WORKING DATA Block Start

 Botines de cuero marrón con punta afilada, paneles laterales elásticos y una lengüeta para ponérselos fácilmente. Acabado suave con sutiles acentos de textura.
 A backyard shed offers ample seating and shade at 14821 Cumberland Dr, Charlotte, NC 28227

WORKING DATA Block End
WORKING DATA Block Start

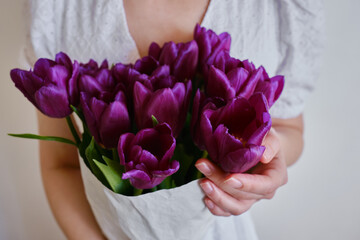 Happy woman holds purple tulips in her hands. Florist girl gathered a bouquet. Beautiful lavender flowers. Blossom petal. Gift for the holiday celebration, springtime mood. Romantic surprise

WORKING DATA Block End
WORKING DATA Block Start

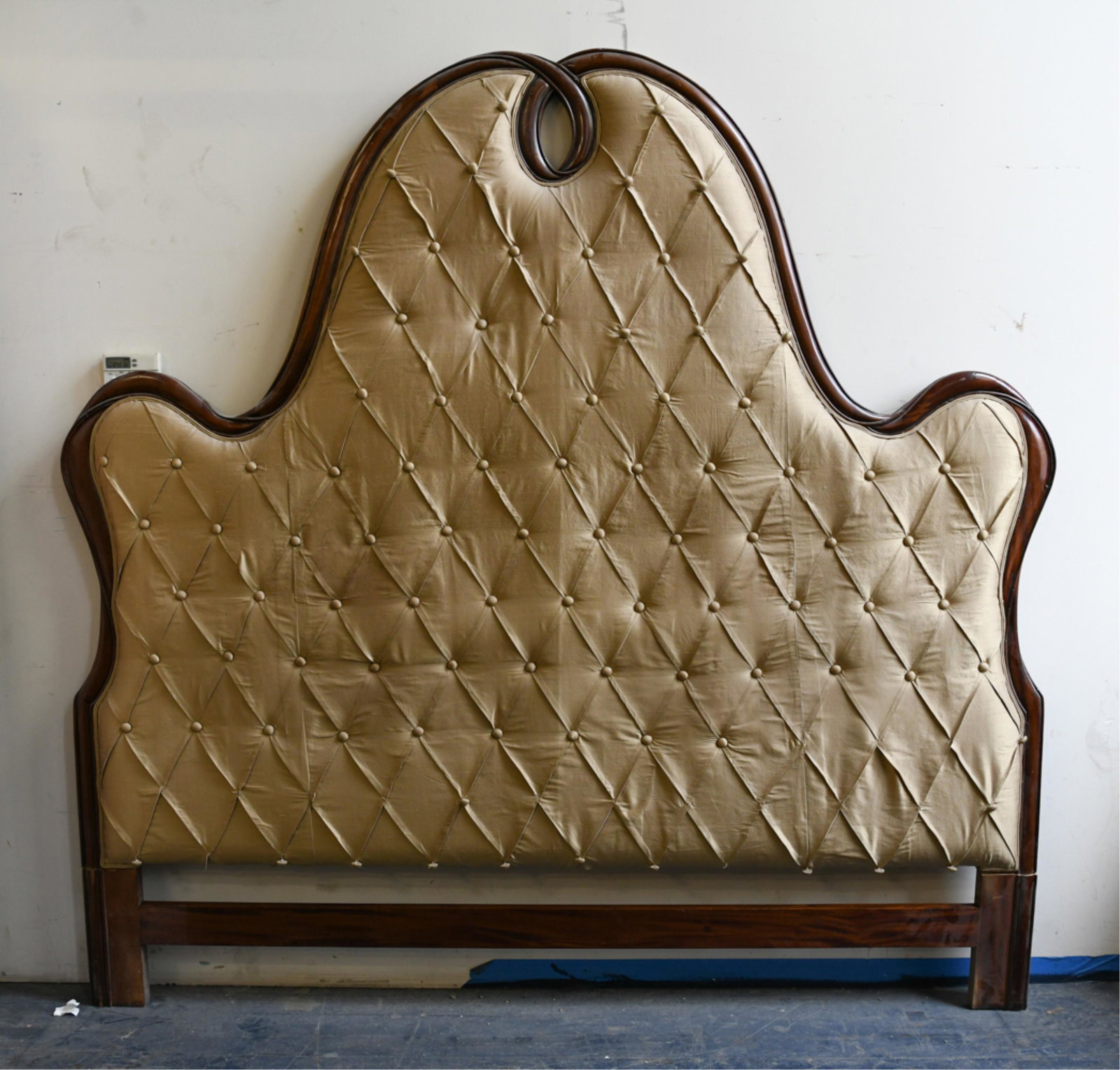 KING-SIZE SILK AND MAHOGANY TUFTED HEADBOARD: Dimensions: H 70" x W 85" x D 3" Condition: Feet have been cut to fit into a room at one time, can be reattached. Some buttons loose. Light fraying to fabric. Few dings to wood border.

WORKING DATA Block End

◆ **TASK DESCRIPTION**: Copy out precisely the lines from the line with "Botines de cuero" to the line with "A backyard shed" in the material above, including those two lines and omitting all the rest.

◆ **EXERCISE ANSWER**:
 Botines de cuero marrón con punta afilada, paneles laterales elásticos y una lengüeta para ponérselos fácilmente. Acabado suave con sutiles acentos de textura.
 A backyard shed offers ample seating and shade at 14821 Cumberland Dr, Charlotte, NC 28227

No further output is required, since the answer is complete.